POLITICS & INSTITUTIONS - ECONOMY

Bausch signs €6.7m deal on Nato space project



Paperjam.lu

Luxembourg defence minister François Bausch (l.) with Nato's deputy secretary general Mircea Geoană during the signing on 14 June. Photo: Nato 

Luxembourg will help Nato develop a system to improve space situational awareness, which detects and identifies objects in space as the orbit around Earth is becoming more congested. 

Defence minister François Bausch (déi Gréng) on 14 June signed an agreement with Nato on a €6.7m investment that will form part of Nato’s Situation Centre (Sitcen), which provides situational awareness to the North Atlantic Council and Nato’s military committee during times of peace, tensions, crisis or for training exercises.

The European Space Agency estimated that around 9,400 tonnes of space objects are orbiting Earth. This includes around 34,000 space debris objects larger than 10cm and millions of smaller items.

It has become essential to monitor space debris “in order to guarantee the general security of military and civilian space assets,” the defence ministry said in a statement about the risks posed by debris, for example, to satellites.

Over three years, Luxembourg will help fund the development of a system to improve Nato’s space situational awareness capabilities. “This investment aims to position Luxembourg as a major player in the space industry within Nato and to prove the defence's willingness to invest in this very important area in the future,” the ministry’s statement said further.

Luxembourg is already collaborating with Nato on its GovSat satellite, which provides satellite communications capacity to the organisation. A military satellite, which was given a larger budget by parliament in November last year, will also help provide Nato with Earth observation data when it launches.

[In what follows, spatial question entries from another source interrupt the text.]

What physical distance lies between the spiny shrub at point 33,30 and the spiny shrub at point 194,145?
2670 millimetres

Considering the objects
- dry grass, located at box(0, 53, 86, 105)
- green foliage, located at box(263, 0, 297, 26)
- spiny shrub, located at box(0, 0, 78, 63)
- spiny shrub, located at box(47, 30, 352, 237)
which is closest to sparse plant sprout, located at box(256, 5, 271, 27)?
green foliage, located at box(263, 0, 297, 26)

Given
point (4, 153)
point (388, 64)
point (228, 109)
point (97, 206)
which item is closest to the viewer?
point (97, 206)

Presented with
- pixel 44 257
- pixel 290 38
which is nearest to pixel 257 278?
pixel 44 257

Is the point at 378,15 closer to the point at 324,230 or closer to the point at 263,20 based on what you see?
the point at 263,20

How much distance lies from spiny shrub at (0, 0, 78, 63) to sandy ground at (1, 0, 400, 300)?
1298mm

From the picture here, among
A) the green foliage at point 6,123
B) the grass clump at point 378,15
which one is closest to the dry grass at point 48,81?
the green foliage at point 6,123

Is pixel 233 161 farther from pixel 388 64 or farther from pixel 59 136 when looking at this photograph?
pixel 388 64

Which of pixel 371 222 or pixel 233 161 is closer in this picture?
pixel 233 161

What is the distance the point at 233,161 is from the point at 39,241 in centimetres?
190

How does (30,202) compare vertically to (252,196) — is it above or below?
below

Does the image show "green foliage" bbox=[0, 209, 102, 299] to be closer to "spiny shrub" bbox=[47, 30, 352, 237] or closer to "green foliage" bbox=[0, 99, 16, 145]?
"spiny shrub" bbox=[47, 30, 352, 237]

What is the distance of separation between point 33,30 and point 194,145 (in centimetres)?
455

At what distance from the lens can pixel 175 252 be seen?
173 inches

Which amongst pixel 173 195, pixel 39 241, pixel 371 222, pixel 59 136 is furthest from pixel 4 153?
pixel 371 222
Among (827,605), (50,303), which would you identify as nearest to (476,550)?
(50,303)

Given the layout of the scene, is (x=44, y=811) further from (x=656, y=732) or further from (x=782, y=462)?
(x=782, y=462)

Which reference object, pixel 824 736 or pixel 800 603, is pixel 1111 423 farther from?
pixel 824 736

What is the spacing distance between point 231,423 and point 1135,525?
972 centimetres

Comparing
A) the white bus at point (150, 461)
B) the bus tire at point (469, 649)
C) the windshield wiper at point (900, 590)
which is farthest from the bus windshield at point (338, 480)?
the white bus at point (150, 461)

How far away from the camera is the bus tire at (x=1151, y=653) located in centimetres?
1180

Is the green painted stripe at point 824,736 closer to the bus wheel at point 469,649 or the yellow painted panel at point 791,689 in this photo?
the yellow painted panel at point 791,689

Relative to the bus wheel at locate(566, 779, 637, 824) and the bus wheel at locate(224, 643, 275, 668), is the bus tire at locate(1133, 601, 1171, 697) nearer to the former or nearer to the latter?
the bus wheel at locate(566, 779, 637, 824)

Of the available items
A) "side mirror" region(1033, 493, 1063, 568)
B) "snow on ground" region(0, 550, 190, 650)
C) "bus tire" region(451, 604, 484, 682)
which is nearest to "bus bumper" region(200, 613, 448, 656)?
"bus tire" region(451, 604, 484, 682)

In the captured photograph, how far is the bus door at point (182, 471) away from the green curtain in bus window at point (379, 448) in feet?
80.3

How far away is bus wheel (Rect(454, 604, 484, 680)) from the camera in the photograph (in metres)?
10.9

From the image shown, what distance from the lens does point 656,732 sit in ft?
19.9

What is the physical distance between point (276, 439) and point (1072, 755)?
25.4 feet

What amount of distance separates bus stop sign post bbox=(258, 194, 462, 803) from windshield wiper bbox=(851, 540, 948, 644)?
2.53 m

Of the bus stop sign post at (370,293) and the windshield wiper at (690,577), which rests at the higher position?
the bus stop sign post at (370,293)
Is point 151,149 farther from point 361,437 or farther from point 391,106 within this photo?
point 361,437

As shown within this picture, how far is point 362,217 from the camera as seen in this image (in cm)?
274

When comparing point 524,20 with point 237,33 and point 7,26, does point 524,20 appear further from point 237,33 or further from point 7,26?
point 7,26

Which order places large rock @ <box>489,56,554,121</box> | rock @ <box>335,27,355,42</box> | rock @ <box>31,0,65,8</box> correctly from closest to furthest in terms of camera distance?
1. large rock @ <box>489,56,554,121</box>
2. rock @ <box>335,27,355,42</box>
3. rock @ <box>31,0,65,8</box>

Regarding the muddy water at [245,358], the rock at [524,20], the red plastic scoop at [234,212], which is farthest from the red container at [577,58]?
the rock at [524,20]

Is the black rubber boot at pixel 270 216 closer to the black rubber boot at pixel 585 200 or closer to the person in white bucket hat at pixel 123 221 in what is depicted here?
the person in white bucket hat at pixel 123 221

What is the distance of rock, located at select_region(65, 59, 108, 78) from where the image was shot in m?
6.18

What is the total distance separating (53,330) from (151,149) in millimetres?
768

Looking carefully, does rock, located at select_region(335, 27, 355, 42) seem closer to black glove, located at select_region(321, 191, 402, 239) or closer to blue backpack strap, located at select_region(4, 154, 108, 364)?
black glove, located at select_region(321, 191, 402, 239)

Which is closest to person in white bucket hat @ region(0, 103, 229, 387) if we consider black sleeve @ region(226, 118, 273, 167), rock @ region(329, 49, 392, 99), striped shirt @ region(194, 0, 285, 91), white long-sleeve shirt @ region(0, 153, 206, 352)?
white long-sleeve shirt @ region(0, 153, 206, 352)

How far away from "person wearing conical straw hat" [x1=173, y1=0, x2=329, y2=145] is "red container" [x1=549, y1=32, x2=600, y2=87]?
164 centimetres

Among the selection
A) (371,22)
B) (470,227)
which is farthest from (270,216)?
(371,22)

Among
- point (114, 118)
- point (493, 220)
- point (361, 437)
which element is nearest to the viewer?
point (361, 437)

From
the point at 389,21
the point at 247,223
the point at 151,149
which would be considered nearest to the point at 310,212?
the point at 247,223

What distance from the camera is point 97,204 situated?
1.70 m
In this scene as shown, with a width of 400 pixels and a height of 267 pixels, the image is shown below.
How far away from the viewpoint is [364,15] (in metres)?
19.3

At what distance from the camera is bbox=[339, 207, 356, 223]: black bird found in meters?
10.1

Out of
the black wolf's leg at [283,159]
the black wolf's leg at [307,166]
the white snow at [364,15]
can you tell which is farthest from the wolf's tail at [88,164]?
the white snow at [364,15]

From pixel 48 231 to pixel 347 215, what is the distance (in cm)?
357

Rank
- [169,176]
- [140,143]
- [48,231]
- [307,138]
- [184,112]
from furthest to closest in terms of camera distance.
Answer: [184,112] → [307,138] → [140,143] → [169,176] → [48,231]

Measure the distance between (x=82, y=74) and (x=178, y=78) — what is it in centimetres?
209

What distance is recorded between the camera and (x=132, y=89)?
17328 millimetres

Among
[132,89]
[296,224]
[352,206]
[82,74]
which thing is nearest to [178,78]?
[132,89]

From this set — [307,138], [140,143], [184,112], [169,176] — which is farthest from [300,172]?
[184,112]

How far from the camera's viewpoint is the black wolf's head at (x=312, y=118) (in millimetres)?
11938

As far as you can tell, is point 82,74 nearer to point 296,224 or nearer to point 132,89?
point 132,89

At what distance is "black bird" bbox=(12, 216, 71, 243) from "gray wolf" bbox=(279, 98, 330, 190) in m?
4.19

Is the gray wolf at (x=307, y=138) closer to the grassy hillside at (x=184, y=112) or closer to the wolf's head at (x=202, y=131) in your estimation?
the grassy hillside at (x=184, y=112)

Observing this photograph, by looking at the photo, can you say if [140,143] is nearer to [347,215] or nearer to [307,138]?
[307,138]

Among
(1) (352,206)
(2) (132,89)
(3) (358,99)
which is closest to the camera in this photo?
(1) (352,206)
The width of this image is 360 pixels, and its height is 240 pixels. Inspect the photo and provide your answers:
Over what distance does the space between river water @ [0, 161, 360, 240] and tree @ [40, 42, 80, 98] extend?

The projects are part of an effort by Luxembourg to boost its defence spending, which lags behind a 2% of GDP pledge made by all Nato members in 2014. Last year, Luxembourg spent around 0.6% of GDP on its military, with plans to raise this amount to 0.72% by 2024.

This includes spending on refurbishing the headquarters of Nato’s Support and Procurement Agency, the acquisition of a military transport plane, and spending on a cyber range, a testing ground for digital mechanisms that allows training against cyber threats.